Supplied text:
==========

The Cape Cod Museum of Natural History consists of a 17000 sqft main building with exhibit and office space. The museum owns 80 acre of land and abuts another 320 acre of town and conservation land. The combined land covers a wide range of habitats, including pitch pine woodlands, salt marshes, a barrier beach, beech forests, and a small river, Stony Brook, which functions as a herring run during the spring. The museum maintains three trails on this land.

The museum houses exhibits on topics related to local natural history and archeology, including a small aquarium featuring over eighty different species of local freshwater and saltwater marine life, a butterfly house, several beehives, a collection of taxidermied birds, and a collection of wooden birds carved by Eldridge Arnold. The museum's Marshview Room provides a view over conservation lands with binoculars for birdwatching and a monitor displaying a livestream of the osprey nest in the marsh. The Stony Brook Valley has been inhabited for around 10,000 years, and the museum's archeological exhibit offers information about the area's settlement by indigenous people such as the Wampanoags, the subsequent arrival of English settlers in the 17th century, and the rise of industry in Stony Brook Valley in the 19th century. The museum also features a 44 ft inflatable humpback whale and a walk-through inflatable gray whale that it uses to teach visitors about whales.

==========

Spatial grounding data
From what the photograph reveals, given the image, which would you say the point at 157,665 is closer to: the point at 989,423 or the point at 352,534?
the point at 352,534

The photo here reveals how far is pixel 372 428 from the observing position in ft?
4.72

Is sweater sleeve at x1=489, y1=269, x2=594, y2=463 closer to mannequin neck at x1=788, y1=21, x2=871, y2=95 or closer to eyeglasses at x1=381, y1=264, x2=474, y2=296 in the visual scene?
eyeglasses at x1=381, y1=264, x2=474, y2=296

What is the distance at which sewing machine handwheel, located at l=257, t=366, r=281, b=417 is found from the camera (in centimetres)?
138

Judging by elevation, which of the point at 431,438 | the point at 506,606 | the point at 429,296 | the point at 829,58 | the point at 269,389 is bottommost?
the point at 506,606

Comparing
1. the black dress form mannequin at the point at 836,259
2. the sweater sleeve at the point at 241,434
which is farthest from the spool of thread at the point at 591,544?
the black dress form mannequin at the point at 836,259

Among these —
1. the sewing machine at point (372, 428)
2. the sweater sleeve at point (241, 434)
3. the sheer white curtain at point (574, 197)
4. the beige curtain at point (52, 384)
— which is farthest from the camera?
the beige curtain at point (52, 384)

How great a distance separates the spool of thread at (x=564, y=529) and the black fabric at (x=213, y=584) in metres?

==========

What you need to do:
1. Decide whether each statement agrees with the museum text, answering yes or no and quoting the deciding words of the text: (a) the museum owns 320 acres of land; (b) the museum's aquarium features over eighty species; (c) English settlers arrived in the 19th century.
2. Return the part of the museum text that begins at the words "The Cape Cod" and stops after the words "on this land.", copying it word for word.
The spatial grounding data is separate material, unrelated to the museum text.

Set of answers:
1.
(a) No: "The museum owns 80 acre of land and abuts another 320 acre of town and conservation land."
(b) Yes: "a small aquarium featuring over eighty different species of local freshwater and saltwater marine life"
(c) No: "the subsequent arrival of English settlers in the 17th century"

2.
The Cape Cod Museum of Natural History consists of a 17000 sqft main building with exhibit and office space. The museum owns 80 acre of land and abuts another 320 acre of town and conservation land. The combined land covers a wide range of habitats, including pitch pine woodlands, salt marshes, a barrier beach, beech forests, and a small river, Stony Brook, which functions as a herring run during the spring. The museum maintains three trails on this land.